Thanks for working up this patch. I should be able to get time to look at this next week.

jimingham · 2024-05-16T00:52:02Z

lldb/include/lldb/Target/Process.h


  void SendAsyncInterrupt();

+  // Send an async interrupt and receive stop from a specific /p thread.
+  void SendAsyncInterrupt(Thread *thread);


Do we need two API's here? Why not have thread default to nullptr and document that that means we let the system choose which thread gets the interrupt? It's also worth noting here that the "receive stop from specific thread" is artificial, so you might say something like "and attribute the stop to a specific thread" instead to make it clear we don't require the ability to actually have that thread receive the signal.

I chose overloading because I remember reading some guideline to prefer overloading than default parameter. Google finds one:
https://stackoverflow.com/questions/15876590/overload-a-method-or-use-default-values-c

But I do not care that much really, so changed and made the comment more clear.

jimingham · 2024-05-16T00:55:44Z

lldb/include/lldb/Target/ThreadPlan.h

@@ -590,6 +591,7 @@ class ThreadPlanNull : public ThreadPlan {
  const Status &GetStatus() { return m_status; }

 protected:
+  friend class ThreadPlanSingleThreadTimeout;


What is this needed for? It's a little odd having a derived class friended to the base class, since you could make whatever the derived class needed protected rather than private.

Hmm, I thought there is a reason I can't remember, apparently not. Removed. Thanks.

jimingham · 2024-05-16T00:56:36Z

lldb/include/lldb/Target/ThreadPlanSingleThreadTimeout.h

+//
+// Thread plan used by single thread execution to issue timeout. This is useful
+// to detect potential deadlock in single thread execution. The timeout measures
+// the elapsed time from the last internal stop and got reset by each internal


"gets reset by each internal stop"

jimingham · 2024-05-16T00:57:13Z

lldb/include/lldb/Target/ThreadPlanSingleThreadTimeout.h

+// to detect potential deadlock in single thread execution. The timeout measures
+// the elapsed time from the last internal stop and got reset by each internal
+// stops to ensure we are accurately detecting execution not moving forward.
+// This means this thread plan  can be created/destroyed multiple times by the


"may" is better than "can" and there's one too many spaces.

jimingham · 2024-05-16T01:02:06Z

lldb/include/lldb/Target/ThreadPlanSingleThreadTimeout.h

+    Done,           // Finished resume all threads.
+  };
+
+  static std::mutex s_mutex;


I'll have to see how you use this as I go along, but having statics here worries me. How are you going to support the case where lldb has two targets, each of which are running using this timeout feature?

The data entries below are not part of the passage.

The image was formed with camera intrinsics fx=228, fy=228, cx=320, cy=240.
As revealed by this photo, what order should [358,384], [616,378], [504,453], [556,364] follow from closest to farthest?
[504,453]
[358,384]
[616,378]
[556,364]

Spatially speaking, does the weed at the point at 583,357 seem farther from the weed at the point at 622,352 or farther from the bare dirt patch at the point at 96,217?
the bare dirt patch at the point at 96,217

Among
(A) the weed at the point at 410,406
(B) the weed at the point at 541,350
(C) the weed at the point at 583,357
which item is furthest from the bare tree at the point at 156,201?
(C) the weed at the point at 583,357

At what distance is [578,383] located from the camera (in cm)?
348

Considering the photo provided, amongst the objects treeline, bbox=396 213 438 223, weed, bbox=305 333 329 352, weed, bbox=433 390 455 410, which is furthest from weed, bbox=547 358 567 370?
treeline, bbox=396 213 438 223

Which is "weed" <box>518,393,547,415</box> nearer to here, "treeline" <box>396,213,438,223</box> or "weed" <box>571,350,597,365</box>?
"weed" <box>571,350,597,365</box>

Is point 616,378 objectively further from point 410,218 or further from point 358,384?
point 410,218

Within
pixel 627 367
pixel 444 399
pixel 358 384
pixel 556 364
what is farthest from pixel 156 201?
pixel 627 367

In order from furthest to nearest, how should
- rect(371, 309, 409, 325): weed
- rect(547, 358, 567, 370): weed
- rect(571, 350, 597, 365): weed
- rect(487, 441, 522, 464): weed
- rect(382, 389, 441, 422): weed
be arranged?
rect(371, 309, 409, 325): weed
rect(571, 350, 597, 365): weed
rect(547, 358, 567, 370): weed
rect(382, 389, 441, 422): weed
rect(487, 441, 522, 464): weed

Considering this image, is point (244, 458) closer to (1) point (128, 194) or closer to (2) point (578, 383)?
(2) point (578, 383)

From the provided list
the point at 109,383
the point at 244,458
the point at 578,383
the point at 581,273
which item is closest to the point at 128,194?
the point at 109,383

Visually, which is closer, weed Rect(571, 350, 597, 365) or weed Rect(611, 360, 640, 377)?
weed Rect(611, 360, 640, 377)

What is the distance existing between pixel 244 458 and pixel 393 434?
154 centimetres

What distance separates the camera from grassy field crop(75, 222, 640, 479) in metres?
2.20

This is a good point. I was storing some static states so that we can ensure:

Singleton (only one ThreadPlanSingleThreadTimeout is alive/used anytime).

If there is ever a race that, the ThreadPlanSingleThreadTimeout is in State::AsyncInterrupt but it got popped by another internal stop before async interrupt received. I want to remember the previous/last state, and the newly created ThreadPlanSingleThreadTimeout can be re-created from previous state.

Instead, I will look into storing these static states into parent controlling ThreadPlan (ThreadPlanStepOverRange in this case).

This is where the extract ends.